Data provided =
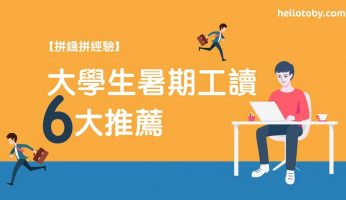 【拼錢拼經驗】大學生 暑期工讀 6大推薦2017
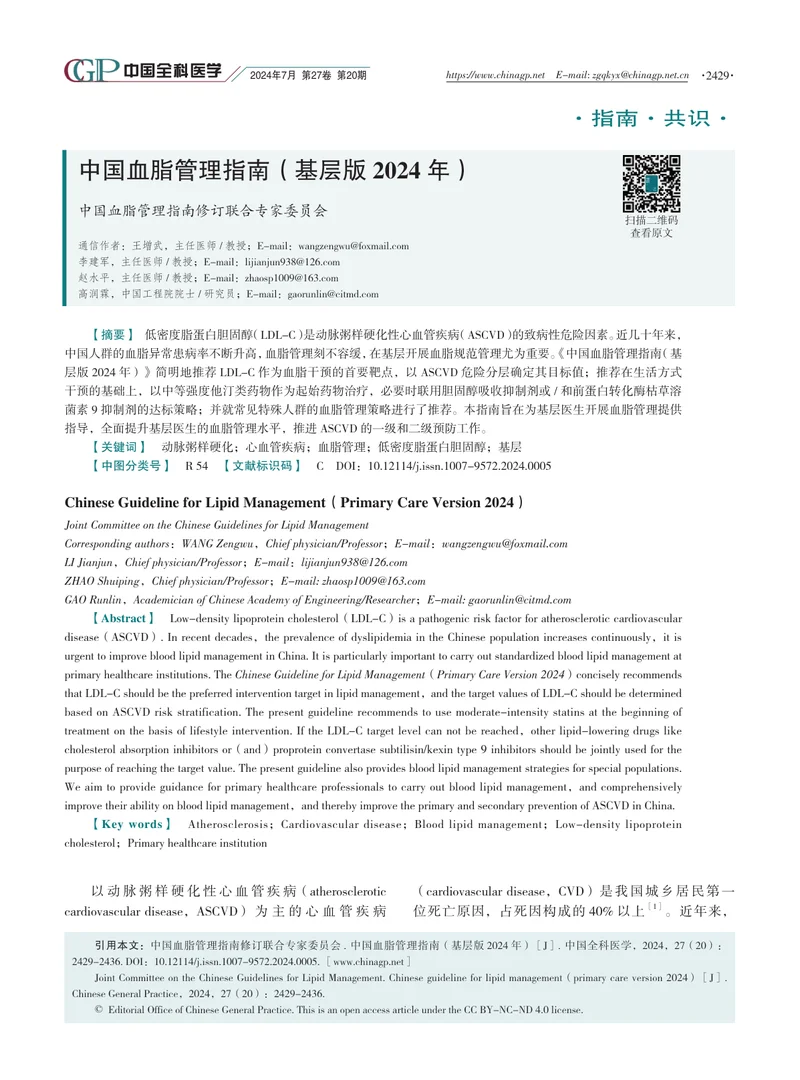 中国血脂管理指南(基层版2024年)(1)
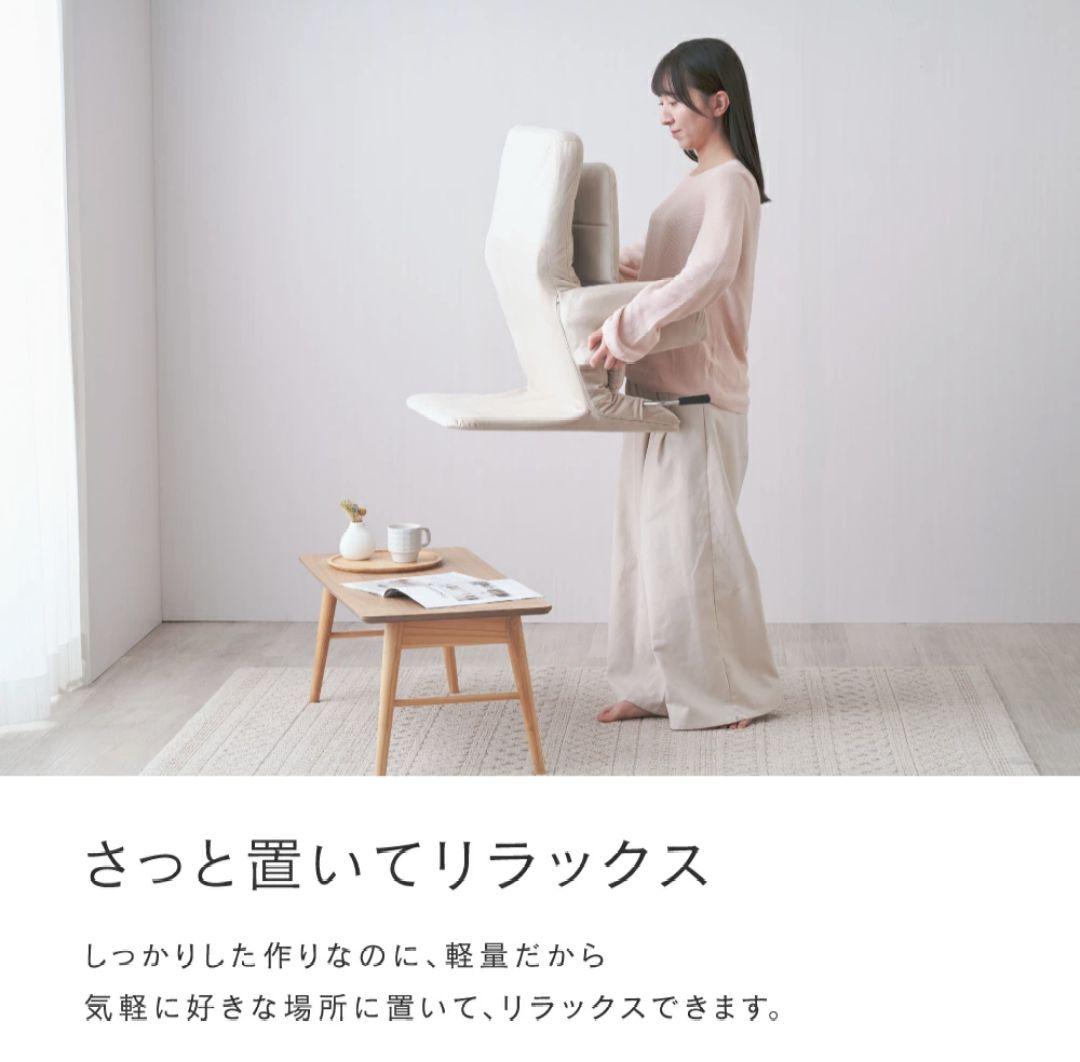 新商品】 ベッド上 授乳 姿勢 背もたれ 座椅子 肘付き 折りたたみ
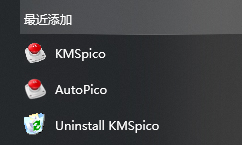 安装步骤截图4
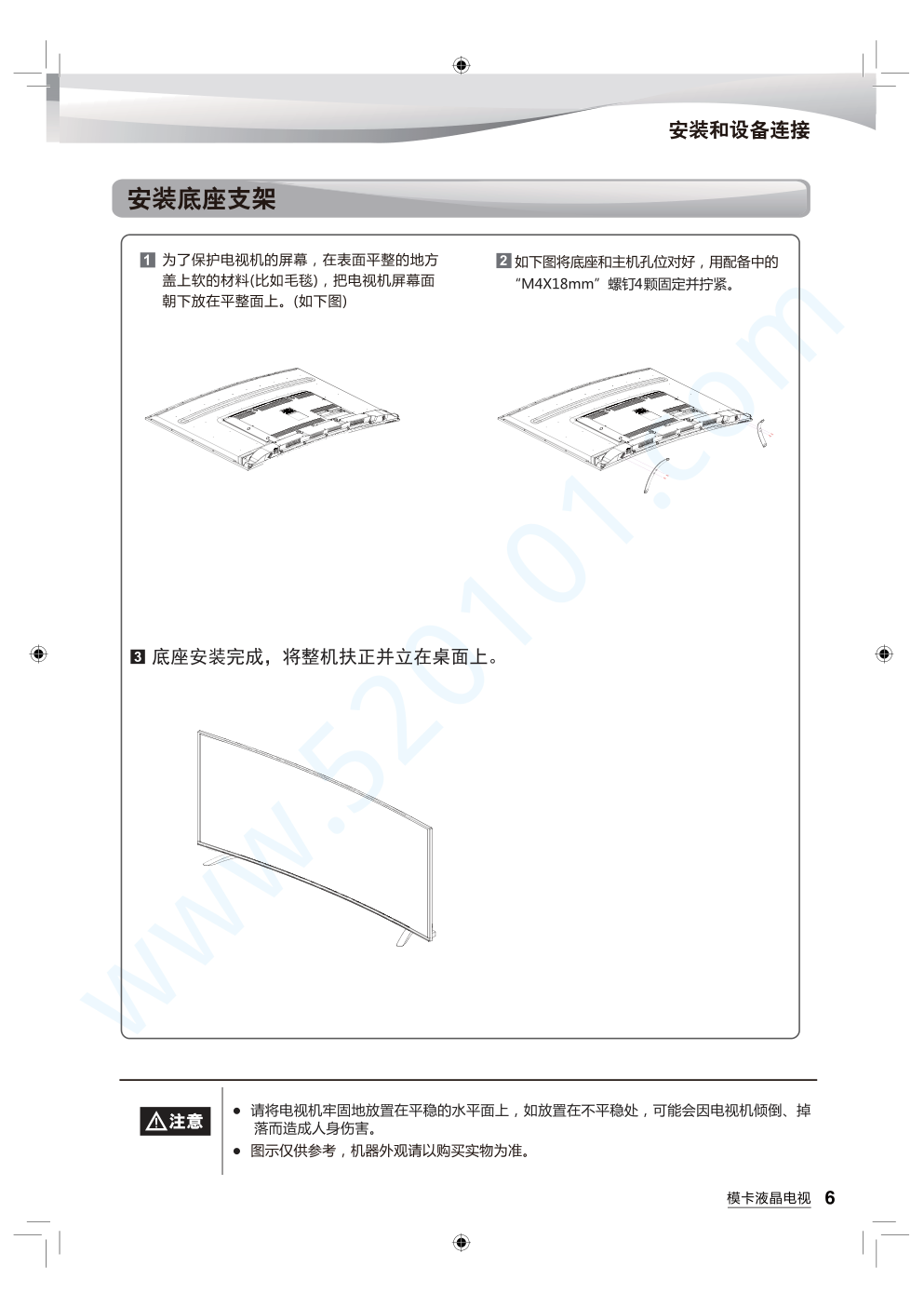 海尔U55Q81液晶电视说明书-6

What is expected = Put the records into a Markdown table with two columns, Row and Caption. Number each line, skip blank lines, and leave out the pictures.

Answer to this exercise =
| Row | Caption |
|---|---|
| 1 |  【拼錢拼經驗】大學生 暑期工讀 6大推薦2017 |
| 2 |  中国血脂管理指南(基层版2024年)(1) |
| 3 |  新商品】 ベッド上 授乳 姿勢 背もたれ 座椅子 肘付き 折りたたみ |
| 4 |  安装步骤截图4 |
| 5 |  海尔U55Q81液晶电视说明书-6 |